● Text passage
= San Michele Arcangelo, Montasola =

San Michele Arcangelo is the Roman Catholic church in town of Montasola, in the province of Rieti, region of Lazio, Italy. It is adjacent to the oratory of Opera Pia Cimini.

== History ==
A church at the site was likely present from early medieval times, and during some decades of the 20th-century, it shared parish functions with Santi Pietro e Tommaso. It was however for many years in ruins. Restoration took place in the 19th century, under local patronage of persons emigrating from the town. The interior has a single nave and has an original pavement. The church has three altars. The main altarpiece depicts the Virgin. On the right, the altar is dedicated to St Anne, while on the left to Mary Magdalen. The marble holy water font is ancient, and has Romanesque artwork.

The adjacent baroque oratory was endowed in 1712 by Francesco Cimini, and was once attached to a hospital. It is said that Cimini discovered by chance a treasure of gold in his bakery in Rome, and this allowed him to endow this oratory. The interior is rich in polychrome marble and has a painting depicting the Holy Conception attributed to the school of Antonio Gherardi. The wooden cruxifix is of high quality. The marble putti of the balustrade are attributed to followers of Bernini. The balustrade was derived from the church of Santa Maria Murella.

● Exercises
#1 Rewrite the San Michele Arcangelo text from "San Michele Arcangelo is" to "has Romanesque artwork.", swapping "nave" for "aisle".
#2 According to the San Michele Arcangelo text, who endowed the adjacent baroque oratory in 1712?

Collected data

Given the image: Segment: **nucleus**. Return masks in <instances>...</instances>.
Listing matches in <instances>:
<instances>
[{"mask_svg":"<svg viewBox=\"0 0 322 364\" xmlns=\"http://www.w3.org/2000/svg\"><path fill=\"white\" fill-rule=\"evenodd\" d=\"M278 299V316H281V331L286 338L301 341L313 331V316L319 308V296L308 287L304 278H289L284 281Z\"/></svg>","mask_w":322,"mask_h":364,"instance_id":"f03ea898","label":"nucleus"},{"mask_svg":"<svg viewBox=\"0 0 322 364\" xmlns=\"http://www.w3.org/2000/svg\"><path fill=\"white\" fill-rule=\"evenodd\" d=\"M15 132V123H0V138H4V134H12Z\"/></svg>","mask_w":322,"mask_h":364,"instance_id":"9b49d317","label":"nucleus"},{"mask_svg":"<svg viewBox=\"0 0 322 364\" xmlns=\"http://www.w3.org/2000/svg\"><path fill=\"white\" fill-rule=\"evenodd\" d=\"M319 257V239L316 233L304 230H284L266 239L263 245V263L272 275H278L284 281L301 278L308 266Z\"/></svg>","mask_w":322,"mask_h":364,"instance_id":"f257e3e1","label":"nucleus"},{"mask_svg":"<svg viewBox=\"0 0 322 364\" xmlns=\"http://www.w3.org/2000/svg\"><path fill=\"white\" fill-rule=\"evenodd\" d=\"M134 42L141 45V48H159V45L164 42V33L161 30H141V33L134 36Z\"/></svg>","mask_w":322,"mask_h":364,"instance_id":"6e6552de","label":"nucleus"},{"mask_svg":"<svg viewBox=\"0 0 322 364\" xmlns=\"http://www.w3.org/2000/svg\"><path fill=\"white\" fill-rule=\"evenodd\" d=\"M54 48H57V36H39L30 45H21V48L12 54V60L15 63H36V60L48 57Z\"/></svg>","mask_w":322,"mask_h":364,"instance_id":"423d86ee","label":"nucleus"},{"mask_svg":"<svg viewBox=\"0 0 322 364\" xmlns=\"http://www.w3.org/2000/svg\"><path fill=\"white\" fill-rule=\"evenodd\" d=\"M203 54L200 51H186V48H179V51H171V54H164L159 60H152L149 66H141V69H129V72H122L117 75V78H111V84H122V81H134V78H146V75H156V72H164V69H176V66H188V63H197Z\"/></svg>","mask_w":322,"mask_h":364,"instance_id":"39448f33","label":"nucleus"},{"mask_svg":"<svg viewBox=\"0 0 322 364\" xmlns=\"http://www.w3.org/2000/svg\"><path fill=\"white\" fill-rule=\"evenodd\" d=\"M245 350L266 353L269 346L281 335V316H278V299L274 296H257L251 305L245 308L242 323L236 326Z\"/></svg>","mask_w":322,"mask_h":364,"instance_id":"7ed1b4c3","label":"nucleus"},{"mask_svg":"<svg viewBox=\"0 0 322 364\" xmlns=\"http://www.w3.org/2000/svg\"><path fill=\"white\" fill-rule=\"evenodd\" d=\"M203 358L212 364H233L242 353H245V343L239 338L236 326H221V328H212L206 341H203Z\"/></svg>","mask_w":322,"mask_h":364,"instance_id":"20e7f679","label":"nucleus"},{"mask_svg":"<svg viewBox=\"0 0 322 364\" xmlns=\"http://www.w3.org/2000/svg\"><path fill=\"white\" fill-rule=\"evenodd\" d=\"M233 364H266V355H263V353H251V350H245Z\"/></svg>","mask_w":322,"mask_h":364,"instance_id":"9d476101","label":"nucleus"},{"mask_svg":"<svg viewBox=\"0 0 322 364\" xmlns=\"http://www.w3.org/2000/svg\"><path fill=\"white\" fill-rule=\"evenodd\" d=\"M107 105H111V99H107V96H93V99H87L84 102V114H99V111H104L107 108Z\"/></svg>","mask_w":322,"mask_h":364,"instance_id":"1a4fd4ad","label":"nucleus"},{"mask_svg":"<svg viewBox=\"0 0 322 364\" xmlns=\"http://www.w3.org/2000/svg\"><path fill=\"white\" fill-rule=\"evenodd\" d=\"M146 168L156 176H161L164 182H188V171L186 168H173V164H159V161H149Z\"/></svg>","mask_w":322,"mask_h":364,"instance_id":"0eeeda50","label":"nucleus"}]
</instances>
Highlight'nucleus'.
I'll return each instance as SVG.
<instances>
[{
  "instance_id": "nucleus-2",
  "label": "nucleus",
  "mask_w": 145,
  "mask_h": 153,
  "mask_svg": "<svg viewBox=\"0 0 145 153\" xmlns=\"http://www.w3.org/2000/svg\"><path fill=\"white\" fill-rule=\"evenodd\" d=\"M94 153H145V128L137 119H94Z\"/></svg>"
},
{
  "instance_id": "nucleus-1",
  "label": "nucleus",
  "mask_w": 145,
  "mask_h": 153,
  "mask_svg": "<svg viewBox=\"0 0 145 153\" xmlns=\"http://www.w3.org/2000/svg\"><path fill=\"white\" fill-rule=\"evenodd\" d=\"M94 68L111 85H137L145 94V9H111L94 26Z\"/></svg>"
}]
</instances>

● Your responses
#1
San Michele Arcangelo is the Roman Catholic church in town of Montasola, in the province of Rieti, region of Lazio, Italy. It is adjacent to the oratory of Opera Pia Cimini.

== History ==
A church at the site was likely present from early medieval times, and during some decades of the 20th-century, it shared parish functions with Santi Pietro e Tommaso. It was however for many years in ruins. Restoration took place in the 19th century, under local patronage of persons emigrating from the town. The interior has a single aisle and has an original pavement. The church has three altars. The main altarpiece depicts the Virgin. On the right, the altar is dedicated to St Anne, while on the left to Mary Magdalen. The marble holy water font is ancient, and has Romanesque artwork.

#2 Francesco Cimini.